The haircut was dull.  I asked them how long they could buzz hair and got it buzzed to that distance.  Somehow, there’s still a divet in my hair despite it being easier to generate than a bowl cut.  I don’t mind getting “the bad barber” as I don’t care enough to complain when my bangs are uneaven, my sideburns disappear against my wishes, the cowlick is accentuated or head turning into a follical ski slope.

The person next to me asked his barber how many shears he had, and the barber responded five.  I asked my barber the same and he said twelve.  Apparently, that’s the recommended maximum and the selection is the barber’s choice, much like the clubs of golf.  I learned that a good pair runs about 50 dollars and cheaper ones “rips out hair rather than cutting it” and “can’t cut paper”.  I asked to see the catalog and expected an LLBean shears catalog with attractive people leading interesting and well appointed lives through the usage of their scissors.  I was disappointed when it turned out to be much more utilitarian containing shears, combs, razor equipment and barber-specific first aid equipment.  Apparently, the black leather bag on many stylist workspaces is a first aid kit.  I supposed I’d be sceptical of going under the hollow straight-edge if there were a massive first aid kit immediately behind me.

I also learned that the turn around time for shear sharpening can be up to five weeks.  That’s ridiculous.  My local sharpening shop can do a whole knife set over a weekend and I can get an embedded device battery done in about a week.  Either there’s a reforging process involving aging in fine charred oak casks or there’s room to start a shears-oriented startup that will make the current fat-cats of scissors sharpening quake in fear.

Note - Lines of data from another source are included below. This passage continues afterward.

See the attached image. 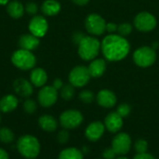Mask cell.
Returning a JSON list of instances; mask_svg holds the SVG:
<instances>
[{
    "label": "cell",
    "instance_id": "cell-1",
    "mask_svg": "<svg viewBox=\"0 0 159 159\" xmlns=\"http://www.w3.org/2000/svg\"><path fill=\"white\" fill-rule=\"evenodd\" d=\"M101 49L108 61H119L129 55L130 44L126 37L118 34H110L101 42Z\"/></svg>",
    "mask_w": 159,
    "mask_h": 159
},
{
    "label": "cell",
    "instance_id": "cell-15",
    "mask_svg": "<svg viewBox=\"0 0 159 159\" xmlns=\"http://www.w3.org/2000/svg\"><path fill=\"white\" fill-rule=\"evenodd\" d=\"M101 107L104 109H111L116 105L117 102V97L115 94L114 91L104 89L100 90L96 94V100H95Z\"/></svg>",
    "mask_w": 159,
    "mask_h": 159
},
{
    "label": "cell",
    "instance_id": "cell-11",
    "mask_svg": "<svg viewBox=\"0 0 159 159\" xmlns=\"http://www.w3.org/2000/svg\"><path fill=\"white\" fill-rule=\"evenodd\" d=\"M59 93L56 89L52 86H44L40 89L37 100L39 104L44 108H48L53 106L58 101Z\"/></svg>",
    "mask_w": 159,
    "mask_h": 159
},
{
    "label": "cell",
    "instance_id": "cell-42",
    "mask_svg": "<svg viewBox=\"0 0 159 159\" xmlns=\"http://www.w3.org/2000/svg\"><path fill=\"white\" fill-rule=\"evenodd\" d=\"M9 2V0H0V6H5L7 5V3Z\"/></svg>",
    "mask_w": 159,
    "mask_h": 159
},
{
    "label": "cell",
    "instance_id": "cell-21",
    "mask_svg": "<svg viewBox=\"0 0 159 159\" xmlns=\"http://www.w3.org/2000/svg\"><path fill=\"white\" fill-rule=\"evenodd\" d=\"M89 72L91 77H101L106 71V61L104 59H94L88 66Z\"/></svg>",
    "mask_w": 159,
    "mask_h": 159
},
{
    "label": "cell",
    "instance_id": "cell-31",
    "mask_svg": "<svg viewBox=\"0 0 159 159\" xmlns=\"http://www.w3.org/2000/svg\"><path fill=\"white\" fill-rule=\"evenodd\" d=\"M132 32V25L129 22H124V23H121V24H118V27H117V33L119 35L121 36H128L129 34H131Z\"/></svg>",
    "mask_w": 159,
    "mask_h": 159
},
{
    "label": "cell",
    "instance_id": "cell-7",
    "mask_svg": "<svg viewBox=\"0 0 159 159\" xmlns=\"http://www.w3.org/2000/svg\"><path fill=\"white\" fill-rule=\"evenodd\" d=\"M133 145L132 139L127 132L116 133L111 142V147L117 156H127Z\"/></svg>",
    "mask_w": 159,
    "mask_h": 159
},
{
    "label": "cell",
    "instance_id": "cell-22",
    "mask_svg": "<svg viewBox=\"0 0 159 159\" xmlns=\"http://www.w3.org/2000/svg\"><path fill=\"white\" fill-rule=\"evenodd\" d=\"M61 6L57 0H46L41 5V11L45 16L53 17L60 13Z\"/></svg>",
    "mask_w": 159,
    "mask_h": 159
},
{
    "label": "cell",
    "instance_id": "cell-18",
    "mask_svg": "<svg viewBox=\"0 0 159 159\" xmlns=\"http://www.w3.org/2000/svg\"><path fill=\"white\" fill-rule=\"evenodd\" d=\"M30 82L34 87L42 88L48 82V74L47 72L40 67H34L32 69L30 74Z\"/></svg>",
    "mask_w": 159,
    "mask_h": 159
},
{
    "label": "cell",
    "instance_id": "cell-36",
    "mask_svg": "<svg viewBox=\"0 0 159 159\" xmlns=\"http://www.w3.org/2000/svg\"><path fill=\"white\" fill-rule=\"evenodd\" d=\"M117 27H118L117 24L114 22H108L106 24V31L109 34H116V32H117Z\"/></svg>",
    "mask_w": 159,
    "mask_h": 159
},
{
    "label": "cell",
    "instance_id": "cell-14",
    "mask_svg": "<svg viewBox=\"0 0 159 159\" xmlns=\"http://www.w3.org/2000/svg\"><path fill=\"white\" fill-rule=\"evenodd\" d=\"M103 124L107 131H109L110 133L116 134L121 131L124 126V118L121 117L116 111L110 112L104 117Z\"/></svg>",
    "mask_w": 159,
    "mask_h": 159
},
{
    "label": "cell",
    "instance_id": "cell-30",
    "mask_svg": "<svg viewBox=\"0 0 159 159\" xmlns=\"http://www.w3.org/2000/svg\"><path fill=\"white\" fill-rule=\"evenodd\" d=\"M23 109H24L25 113H27L29 115H33V114L35 113V111L37 109L36 102L33 99H29L28 98L23 102Z\"/></svg>",
    "mask_w": 159,
    "mask_h": 159
},
{
    "label": "cell",
    "instance_id": "cell-10",
    "mask_svg": "<svg viewBox=\"0 0 159 159\" xmlns=\"http://www.w3.org/2000/svg\"><path fill=\"white\" fill-rule=\"evenodd\" d=\"M134 27L143 33H148L153 31L157 27V19L156 17L147 11H143L138 13L133 20Z\"/></svg>",
    "mask_w": 159,
    "mask_h": 159
},
{
    "label": "cell",
    "instance_id": "cell-23",
    "mask_svg": "<svg viewBox=\"0 0 159 159\" xmlns=\"http://www.w3.org/2000/svg\"><path fill=\"white\" fill-rule=\"evenodd\" d=\"M7 12L11 18L20 19L25 12L24 6L18 0H12L7 5Z\"/></svg>",
    "mask_w": 159,
    "mask_h": 159
},
{
    "label": "cell",
    "instance_id": "cell-9",
    "mask_svg": "<svg viewBox=\"0 0 159 159\" xmlns=\"http://www.w3.org/2000/svg\"><path fill=\"white\" fill-rule=\"evenodd\" d=\"M91 76L87 66L77 65L69 73V82L75 88H83L89 82Z\"/></svg>",
    "mask_w": 159,
    "mask_h": 159
},
{
    "label": "cell",
    "instance_id": "cell-43",
    "mask_svg": "<svg viewBox=\"0 0 159 159\" xmlns=\"http://www.w3.org/2000/svg\"><path fill=\"white\" fill-rule=\"evenodd\" d=\"M116 159H129L127 156H117Z\"/></svg>",
    "mask_w": 159,
    "mask_h": 159
},
{
    "label": "cell",
    "instance_id": "cell-4",
    "mask_svg": "<svg viewBox=\"0 0 159 159\" xmlns=\"http://www.w3.org/2000/svg\"><path fill=\"white\" fill-rule=\"evenodd\" d=\"M12 64L20 70L28 71L34 68L36 64V58L32 51L19 48L11 55Z\"/></svg>",
    "mask_w": 159,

I love salsa and cheese dip or the aptly named salsa con queso and decimate several loaves of Velveeta annually creating this magnus opus of chip toppings.  But the one failing of this East-meets-West culinary paragon is that it doesn’t store well, turning into a form of cheesy cement that doesn’t reheat well.  But magically, the store-bought stuff can happily sit on either countertop or refrigerator shelf maintaining its always dippable texture due to some dark deal a food-scientist made with Satan to defy food physics.  I must make my own.

Reading the ingredients list, the storebought dip large consisted of cheese parts (whey, lecithin, squirrel) and a few chemical stabilizers, oils, fats, actual cheese (holy crap) and the always present maltodextrin.  Knowing I could create dextrin from baking corn starch and isolate the requisite sodium salts from other household goods I set to work.  I melted the Velveeta and set about adding the various meth-lab reductions to prevent the Velveeta from hardening at room temperature while reducing the salsa after a bath in some decade-old molecular sieves.  Final step: Create an solute of oil and Velveeta to reduce the melting point.  So, I melted and mixed.  And mixed, and mixed and mixed.  So looks like, despite the fact that Velveeta is 62.5% fat, it won’t dissolve into oil.  So, I have what looks like amazing nacho dip, with this puddle of greasy spittle floating on top of it like tard-drool on a math test.  I went so far as to add a small amount of rendered lard as an emulsifier and put it in a blender and once again the non-emulsion laughed at me wearing a hat of corn oil.  I tried some, and it tasted like it looked, really good nacho dip that had just gotten into a baby-oil soaked girl-on-girl cat fight.  Our dog Max loves the stuff.